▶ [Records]

#####

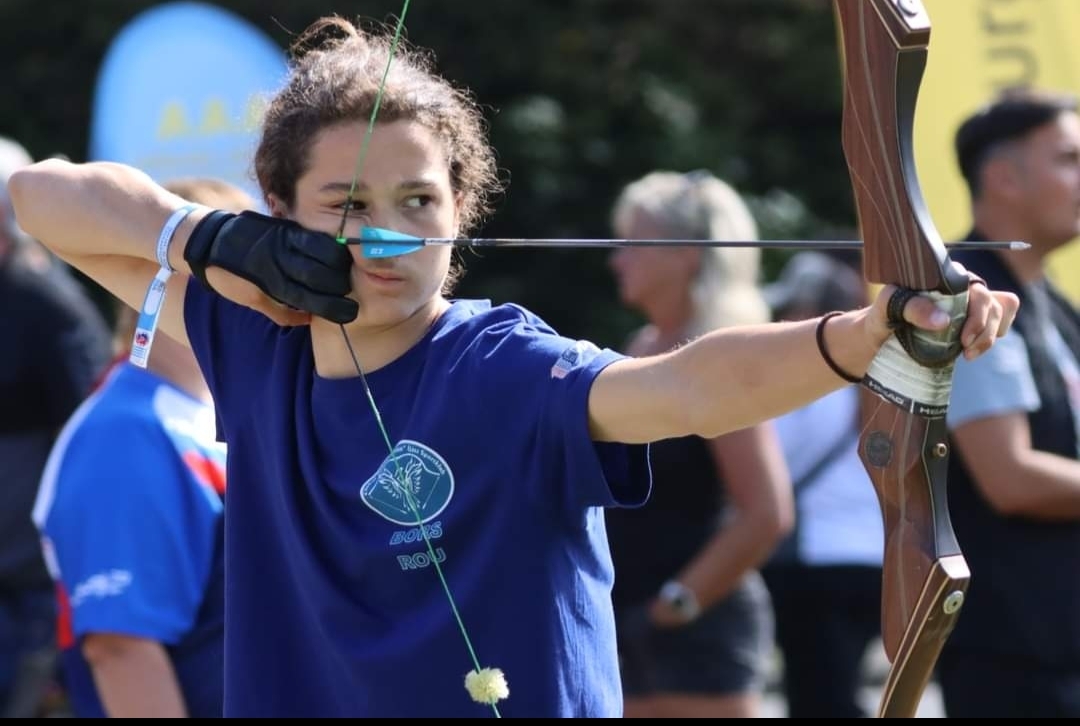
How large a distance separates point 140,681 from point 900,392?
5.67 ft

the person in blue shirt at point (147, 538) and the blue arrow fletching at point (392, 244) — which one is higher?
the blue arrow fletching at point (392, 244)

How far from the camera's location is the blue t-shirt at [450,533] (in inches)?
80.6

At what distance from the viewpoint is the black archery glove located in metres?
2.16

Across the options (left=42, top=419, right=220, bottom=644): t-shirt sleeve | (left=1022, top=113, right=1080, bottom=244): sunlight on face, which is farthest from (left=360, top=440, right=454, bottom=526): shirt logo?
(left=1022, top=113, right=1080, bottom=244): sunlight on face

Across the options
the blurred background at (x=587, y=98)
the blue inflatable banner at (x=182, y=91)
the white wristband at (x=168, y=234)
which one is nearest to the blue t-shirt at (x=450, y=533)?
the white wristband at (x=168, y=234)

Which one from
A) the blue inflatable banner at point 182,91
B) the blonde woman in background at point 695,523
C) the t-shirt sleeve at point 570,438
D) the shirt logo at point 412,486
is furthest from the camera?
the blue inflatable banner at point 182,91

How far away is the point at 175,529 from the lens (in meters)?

#####

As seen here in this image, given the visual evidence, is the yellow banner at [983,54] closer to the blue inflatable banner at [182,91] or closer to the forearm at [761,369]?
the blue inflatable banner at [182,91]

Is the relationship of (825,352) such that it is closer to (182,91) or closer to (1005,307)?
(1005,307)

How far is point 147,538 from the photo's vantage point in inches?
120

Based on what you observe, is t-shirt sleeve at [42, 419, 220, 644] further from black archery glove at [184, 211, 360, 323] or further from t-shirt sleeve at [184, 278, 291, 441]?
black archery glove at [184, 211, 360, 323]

#####

▶ [The exercise]
Identify each line in the listing above that contains the string "camera", matching case exactly, and copy every such line.

▶ [Answer to the exercise]
How far from the camera's location is the blue t-shirt at [450,533] (in inches)?
is furthest from the camera?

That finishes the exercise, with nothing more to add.